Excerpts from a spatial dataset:

———

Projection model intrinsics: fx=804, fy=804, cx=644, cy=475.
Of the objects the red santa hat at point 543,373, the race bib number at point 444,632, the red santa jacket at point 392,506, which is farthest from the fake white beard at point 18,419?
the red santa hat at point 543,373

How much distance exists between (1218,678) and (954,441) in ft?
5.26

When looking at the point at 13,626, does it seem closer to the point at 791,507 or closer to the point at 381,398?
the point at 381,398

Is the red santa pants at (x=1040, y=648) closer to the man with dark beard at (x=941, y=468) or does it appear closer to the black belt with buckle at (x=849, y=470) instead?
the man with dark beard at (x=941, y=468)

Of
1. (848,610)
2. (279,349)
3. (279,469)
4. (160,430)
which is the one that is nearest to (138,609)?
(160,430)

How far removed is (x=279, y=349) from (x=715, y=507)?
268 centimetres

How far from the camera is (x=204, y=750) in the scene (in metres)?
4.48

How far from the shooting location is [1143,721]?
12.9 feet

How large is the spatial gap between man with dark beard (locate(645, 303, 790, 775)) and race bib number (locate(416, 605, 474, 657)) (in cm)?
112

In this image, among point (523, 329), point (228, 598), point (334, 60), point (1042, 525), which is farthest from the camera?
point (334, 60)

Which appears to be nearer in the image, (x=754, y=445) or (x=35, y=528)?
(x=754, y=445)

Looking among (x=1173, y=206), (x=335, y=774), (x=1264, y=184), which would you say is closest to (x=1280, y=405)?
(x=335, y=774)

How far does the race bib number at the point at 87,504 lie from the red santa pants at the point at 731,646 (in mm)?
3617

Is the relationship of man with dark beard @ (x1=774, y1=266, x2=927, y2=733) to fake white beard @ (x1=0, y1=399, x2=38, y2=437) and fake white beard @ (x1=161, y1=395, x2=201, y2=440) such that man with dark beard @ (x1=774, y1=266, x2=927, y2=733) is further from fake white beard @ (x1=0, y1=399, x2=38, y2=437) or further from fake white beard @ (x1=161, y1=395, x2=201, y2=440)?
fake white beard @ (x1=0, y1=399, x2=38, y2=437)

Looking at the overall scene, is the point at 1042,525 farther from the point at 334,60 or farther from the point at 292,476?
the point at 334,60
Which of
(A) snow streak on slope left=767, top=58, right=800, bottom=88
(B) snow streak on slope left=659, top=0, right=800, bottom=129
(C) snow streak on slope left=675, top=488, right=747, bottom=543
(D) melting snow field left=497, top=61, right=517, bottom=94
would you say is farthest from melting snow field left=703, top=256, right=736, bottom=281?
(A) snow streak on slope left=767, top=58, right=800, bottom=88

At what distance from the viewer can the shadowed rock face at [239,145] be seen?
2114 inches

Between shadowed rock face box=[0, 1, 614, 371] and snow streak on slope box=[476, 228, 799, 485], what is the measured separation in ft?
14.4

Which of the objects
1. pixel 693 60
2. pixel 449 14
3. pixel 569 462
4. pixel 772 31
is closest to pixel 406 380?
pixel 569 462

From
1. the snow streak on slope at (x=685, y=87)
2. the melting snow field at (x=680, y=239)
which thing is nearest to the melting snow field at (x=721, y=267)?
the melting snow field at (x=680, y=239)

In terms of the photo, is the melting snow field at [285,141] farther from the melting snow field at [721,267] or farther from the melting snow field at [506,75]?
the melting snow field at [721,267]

———

From the listing above, reproduce all the lines exactly.

Projection model intrinsics: fx=804, fy=804, cx=644, cy=475.
Of the objects the red santa hat at point 543,373, the race bib number at point 444,632, the red santa jacket at point 392,506, which is farthest from the fake white beard at point 18,419?
the red santa hat at point 543,373

How much distance exists between (1218,678) and (954,441) in ft?
5.26

When looking at the point at 13,626, does it seem closer to the point at 791,507 or closer to the point at 381,398?
the point at 381,398

Is the red santa pants at (x=1040, y=648) closer to the man with dark beard at (x=941, y=468) or does it appear closer to the black belt with buckle at (x=849, y=470) instead?
the man with dark beard at (x=941, y=468)

Of
1. (848,610)
2. (279,349)
3. (279,469)
4. (160,430)
which is the one that is nearest to (138,609)?
(160,430)

How far removed is (x=279, y=349) from (x=715, y=507)?
268 centimetres

How far from the camera is (x=204, y=750) in the scene (in metres)?
4.48

How far from the shooting location is [1143,721]?
12.9 feet

How large is the spatial gap between man with dark beard (locate(645, 303, 790, 775)) and race bib number (locate(416, 605, 474, 657)) (in cm)?
112

In this image, among point (523, 329), point (228, 598), point (334, 60), point (1042, 525), which is farthest from the camera?
point (334, 60)

Which appears to be nearer in the image, (x=754, y=445) or (x=35, y=528)?
(x=754, y=445)

Looking among (x=1173, y=206), (x=335, y=774), (x=1264, y=184), which would you say is closest to (x=1280, y=405)?
(x=335, y=774)

How far does the race bib number at the point at 87,504 lie from the red santa pants at the point at 731,646 (in mm)?
3617

Is the relationship of man with dark beard @ (x1=774, y1=266, x2=927, y2=733) to fake white beard @ (x1=0, y1=399, x2=38, y2=437) and fake white beard @ (x1=161, y1=395, x2=201, y2=440) such that man with dark beard @ (x1=774, y1=266, x2=927, y2=733) is further from fake white beard @ (x1=0, y1=399, x2=38, y2=437) or further from fake white beard @ (x1=161, y1=395, x2=201, y2=440)?
fake white beard @ (x1=0, y1=399, x2=38, y2=437)

Looking at the overall scene, is the point at 1042,525 farther from the point at 334,60 or farther from the point at 292,476?
the point at 334,60
Which of
(A) snow streak on slope left=767, top=58, right=800, bottom=88
(B) snow streak on slope left=659, top=0, right=800, bottom=129
(C) snow streak on slope left=675, top=488, right=747, bottom=543
(D) melting snow field left=497, top=61, right=517, bottom=94
would you say is farthest from melting snow field left=703, top=256, right=736, bottom=281?
(A) snow streak on slope left=767, top=58, right=800, bottom=88

At what distance from the viewer can the shadowed rock face at [239,145] be seen?
2114 inches

Between shadowed rock face box=[0, 1, 614, 371] and snow streak on slope box=[476, 228, 799, 485], what is the measured separation in ft?
14.4

Which of the objects
1. pixel 693 60
2. pixel 449 14
3. pixel 569 462
4. pixel 772 31
is closest to pixel 406 380?
pixel 569 462

From
1. the snow streak on slope at (x=685, y=87)
2. the melting snow field at (x=680, y=239)
which thing is nearest to the melting snow field at (x=721, y=267)?
the melting snow field at (x=680, y=239)

In terms of the photo, is the melting snow field at [285,141] farther from the melting snow field at [721,267] or farther from the melting snow field at [506,75]?
the melting snow field at [721,267]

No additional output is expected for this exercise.